• **Metin bloğu**:
Yeni tip koronavirüs (Kovid-19) salgını nedeniyle kurulumu geciken ancak parçacık fiziği araştırmalarının yapılacağı laboratuvar sayesinde, Avrupa Nükleer Araştırma Merkezi (CERN) ile ortak çalışmalar yapılmaya başlanacak.
Bu çalışmalar sayesinde artık Türkiye’de CERN ile ortak teknoloji geliştirmek, bu teknolojiyi telekomünikasyon, network güvenliği ve başka alanlarda da kullanabilmek ve böylece hem bilimsel altyapıyı hem de sanayiiyi geliştirebilmek mümkün olacak.
“Türkiye üniversitelerinde CERN ile çalışan gruplar olsa da yapılacak olan bu çalışmalar daha çok yüksek hızlarda ve çok büyük bir hassasiyette çalışan bir veri akışı sistemi kurmayı içerecek ve Türkiye’de ilk olacak” diyen CERN araştırma ekibinden Dr. Bora Akgün, önümüzdeki günlerde CERN’den kopmadan burada çalıştığı konuları Boğaziçi Üniversitesi’nde kuracağı laboratuvarda devam ettirmek üzere İstanbul’a dönecek.
Projenin finansmanının TÜBİTAK tarafından karşılandığını söyleyen Akgün, “Geçtiğimiz yıl 2232 koduyla ‘Uluslararası Lider Araştırmacılar’ programı başlattılar ve bu program için yazdığım proje kabul oldu. Zaten projenin amacı hem Türkiye’ye teknoloji transferi yapmak hem de proje dahilinde çalışarak ülkemizdeki yetişmiş insan gücünü arttırmak" dedi.

• **Verilen görev 1**:
CERN ile ortak çalışmalar hakkındaki metne göre aşağıdaki ifadeler doğru mu: (a) Projenin finansmanı TÜBİTAK tarafından karşılanıyor. (b) Laboratuvarın kurulumu Kovid-19 salgını yüzünden gecikmedi. (c) Dr. Bora Akgün laboratuvarı Ankara'da kuracak. Her biri için evet ya da hayır deyin ve kararı belirleyen sözleri metinden aynen alıntılayın.

• **Kayıtlar**:
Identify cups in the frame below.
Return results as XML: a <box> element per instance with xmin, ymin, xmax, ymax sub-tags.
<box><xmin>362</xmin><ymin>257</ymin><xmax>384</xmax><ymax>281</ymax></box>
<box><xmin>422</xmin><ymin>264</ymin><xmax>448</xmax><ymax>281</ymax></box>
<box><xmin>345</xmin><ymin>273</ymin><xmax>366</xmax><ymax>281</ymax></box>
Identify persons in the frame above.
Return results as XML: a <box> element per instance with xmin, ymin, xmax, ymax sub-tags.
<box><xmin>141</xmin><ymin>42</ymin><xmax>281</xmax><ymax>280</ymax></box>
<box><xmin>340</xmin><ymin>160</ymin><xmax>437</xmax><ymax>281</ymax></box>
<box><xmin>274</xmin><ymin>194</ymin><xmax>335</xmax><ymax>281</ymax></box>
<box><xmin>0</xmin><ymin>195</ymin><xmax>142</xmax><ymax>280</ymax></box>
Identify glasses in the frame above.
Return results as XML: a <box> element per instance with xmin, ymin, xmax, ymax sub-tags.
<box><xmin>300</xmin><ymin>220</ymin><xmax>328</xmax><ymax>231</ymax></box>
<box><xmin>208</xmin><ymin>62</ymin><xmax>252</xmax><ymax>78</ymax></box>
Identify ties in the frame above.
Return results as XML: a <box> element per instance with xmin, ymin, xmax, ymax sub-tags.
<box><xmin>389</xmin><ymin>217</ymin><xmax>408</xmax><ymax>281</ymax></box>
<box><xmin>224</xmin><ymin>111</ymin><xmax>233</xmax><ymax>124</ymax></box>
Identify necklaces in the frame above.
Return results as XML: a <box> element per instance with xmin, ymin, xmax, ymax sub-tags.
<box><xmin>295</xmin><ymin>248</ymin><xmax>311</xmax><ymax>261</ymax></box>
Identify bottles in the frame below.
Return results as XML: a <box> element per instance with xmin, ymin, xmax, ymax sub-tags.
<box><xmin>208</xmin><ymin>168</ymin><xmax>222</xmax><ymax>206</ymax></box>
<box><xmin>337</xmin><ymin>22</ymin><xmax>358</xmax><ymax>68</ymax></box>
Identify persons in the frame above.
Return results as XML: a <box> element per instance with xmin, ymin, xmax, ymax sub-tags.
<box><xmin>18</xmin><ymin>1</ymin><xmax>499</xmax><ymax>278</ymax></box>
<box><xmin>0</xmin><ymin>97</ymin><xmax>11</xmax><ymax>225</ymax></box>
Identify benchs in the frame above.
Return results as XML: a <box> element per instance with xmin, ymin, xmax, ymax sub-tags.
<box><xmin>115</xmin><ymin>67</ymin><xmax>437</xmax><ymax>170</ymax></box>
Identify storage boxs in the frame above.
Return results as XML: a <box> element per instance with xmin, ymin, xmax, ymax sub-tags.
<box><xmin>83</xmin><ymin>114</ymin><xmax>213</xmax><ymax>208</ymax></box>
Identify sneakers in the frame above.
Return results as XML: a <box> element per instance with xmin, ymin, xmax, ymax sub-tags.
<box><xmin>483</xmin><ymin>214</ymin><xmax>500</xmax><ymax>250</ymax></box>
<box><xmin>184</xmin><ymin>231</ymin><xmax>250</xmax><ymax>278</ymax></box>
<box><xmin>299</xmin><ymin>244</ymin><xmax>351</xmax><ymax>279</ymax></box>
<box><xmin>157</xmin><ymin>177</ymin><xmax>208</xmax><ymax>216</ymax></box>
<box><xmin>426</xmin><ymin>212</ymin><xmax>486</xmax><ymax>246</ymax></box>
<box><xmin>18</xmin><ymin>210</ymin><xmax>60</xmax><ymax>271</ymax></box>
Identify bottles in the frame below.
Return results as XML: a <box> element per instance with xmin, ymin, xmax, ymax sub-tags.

• **Verilen görev 2**:
Kayıtlarda "Identify benchs in the frame above." ifadesini içeren satırdan kayıtların sonuna kadar her şeyi yeniden yazın ve "frame" sözcüğünü "image" ile değiştirin. Geri kalan her şey aynı kalsın.

• **Görev çözümü 1**:
(a) Evet: "Projenin finansmanının TÜBİTAK tarafından karşılandığını söyleyen Akgün"
(b) Hayır: "salgını nedeniyle kurulumu geciken"
(c) Hayır: "Boğaziçi Üniversitesi’nde kuracağı laboratuvarda devam ettirmek üzere İstanbul’a dönecek"

• **Görev çözümü 2**:
Identify benchs in the image above.
Return results as XML: a <box> element per instance with xmin, ymin, xmax, ymax sub-tags.
<box><xmin>115</xmin><ymin>67</ymin><xmax>437</xmax><ymax>170</ymax></box>
Identify storage boxs in the image above.
Return results as XML: a <box> element per instance with xmin, ymin, xmax, ymax sub-tags.
<box><xmin>83</xmin><ymin>114</ymin><xmax>213</xmax><ymax>208</ymax></box>
Identify sneakers in the image above.
Return results as XML: a <box> element per instance with xmin, ymin, xmax, ymax sub-tags.
<box><xmin>483</xmin><ymin>214</ymin><xmax>500</xmax><ymax>250</ymax></box>
<box><xmin>184</xmin><ymin>231</ymin><xmax>250</xmax><ymax>278</ymax></box>
<box><xmin>299</xmin><ymin>244</ymin><xmax>351</xmax><ymax>279</ymax></box>
<box><xmin>157</xmin><ymin>177</ymin><xmax>208</xmax><ymax>216</ymax></box>
<box><xmin>426</xmin><ymin>212</ymin><xmax>486</xmax><ymax>246</ymax></box>
<box><xmin>18</xmin><ymin>210</ymin><xmax>60</xmax><ymax>271</ymax></box>
Identify bottles in the image below.
Return results as XML: a <box> element per instance with xmin, ymin, xmax, ymax sub-tags.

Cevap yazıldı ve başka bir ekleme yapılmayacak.